DIRECTIONS FOR THIS TASK: Search the data for the word "segmented" and copy every line where it occurs.

─── RECORDS SUPPLIED ───

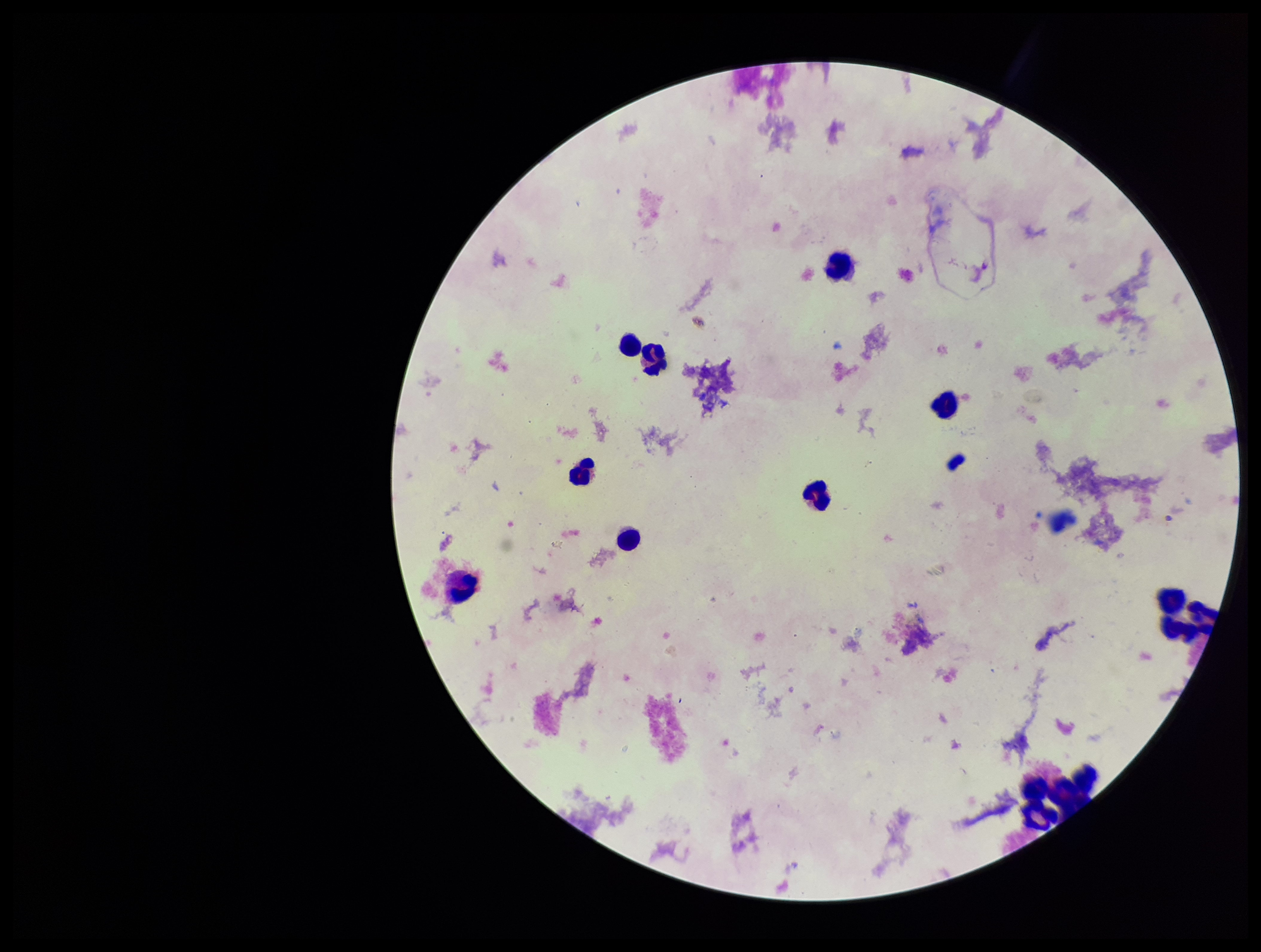

plasmodium_parasites: none detected
field_of_view: single
parasite_count: 0
capture: smartphone photograph through the microscope eyepiece
preparation: thick
patient_malaria_status: negative
image_size: 1261×952 pixels
leukocyte_count: 10
stain: Giemsa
State which parasite is depicted.
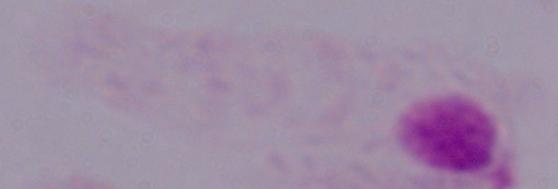

A trichomonad.

modality = micrograph
magnification = 1000x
State which parasite is depicted.
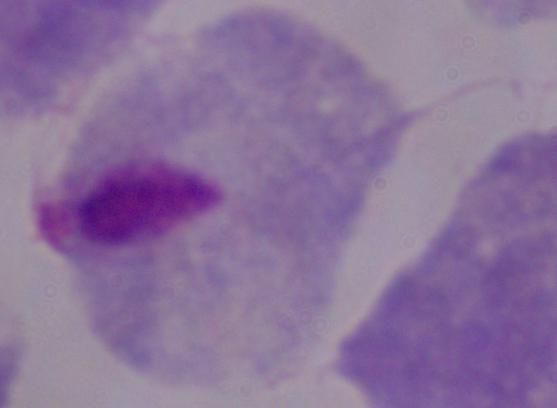
This is a trichomonad.

Summary:
  - Modality: photomicrograph
  - Magnification: 1000x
Name the parasite shown.
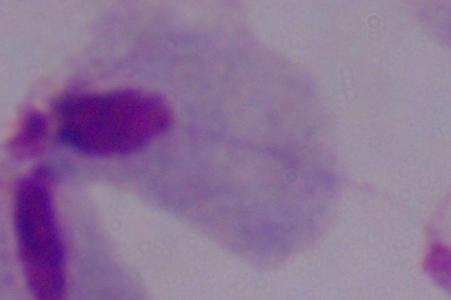
This is a trichomonad.

Summary:
  - Modality: photomicrograph
  - Magnification: 1000x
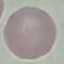

malaria status = uninfected
stain = Giemsa
capture = smartphone through the microscope eyepiece
image type = automatically extracted cell patch, resized to 64 × 64 pixels
preparation = thin blood film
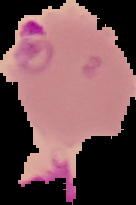

The area outside the segmented cell region is set to black. Image is 136×205 pixels. From a thin blood smear. Malaria status: parasitized.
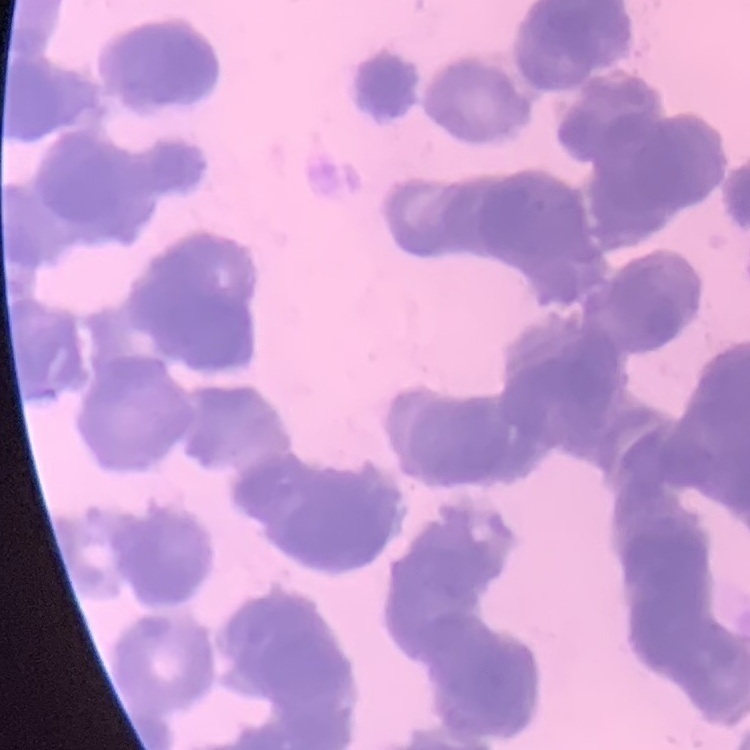
red blood cell morphology = rouleaux formation
preparation = thin blood film
stain = Field's or Giemsa
image type = one tile cut from a larger photomicrograph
Report the malaria status of this cell.
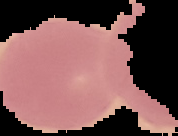
Uninfected.

Cell region segmented out of the field of view; the surrounding area is masked to black. Image is 178×136 pixels. From a thin blood film.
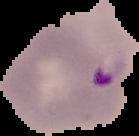

preparation = thin blood film
image size = 139×136 pixels
malaria status = parasitized
image type = segmented cell region on a black background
Name the parasite shown.
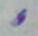

This is Toxoplasma gondii.

magnification = 1000x
modality = photomicrograph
Locate every Plasmodium parasite.
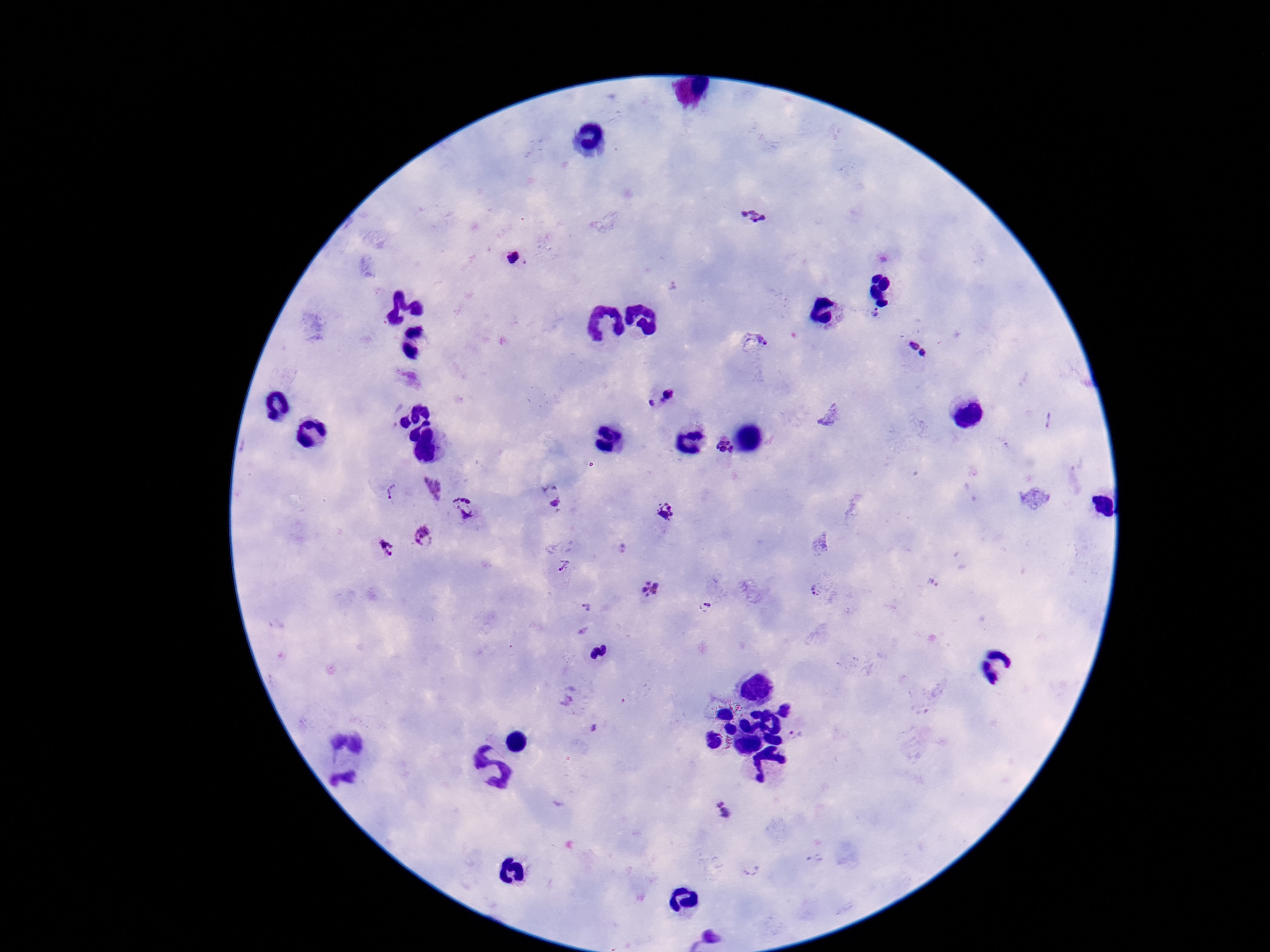

Approximate centers as (x, y) in pixels.
Plasmodium parasites: (751, 216), (514, 257), (877, 314), (753, 346), (919, 351), (659, 398), (724, 450), (429, 488), (391, 492), (558, 505), (463, 507), (665, 515), (425, 537), (386, 546), (563, 565), (650, 590), (817, 590), (707, 607), (584, 609), (796, 734), (724, 809).

patient malaria status = infected
magnification = 100x
preparation = thick peripheral-blood smear
stain = Giemsa
image size = 1270×952 pixels
field of view = single
capture = smartphone camera through the microscope eyepiece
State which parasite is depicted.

───

PROBLEM SOLUTION:
The area outside the segmented cell region is set to black. Image is 136×205 pixels. From a thin blood smear. Malaria status: parasitized.
Cell region segmented out of the field of view; the surrounding area is masked to black. Image is 178×136 pixels. From a thin blood film.
image type = segmented cell region on a black background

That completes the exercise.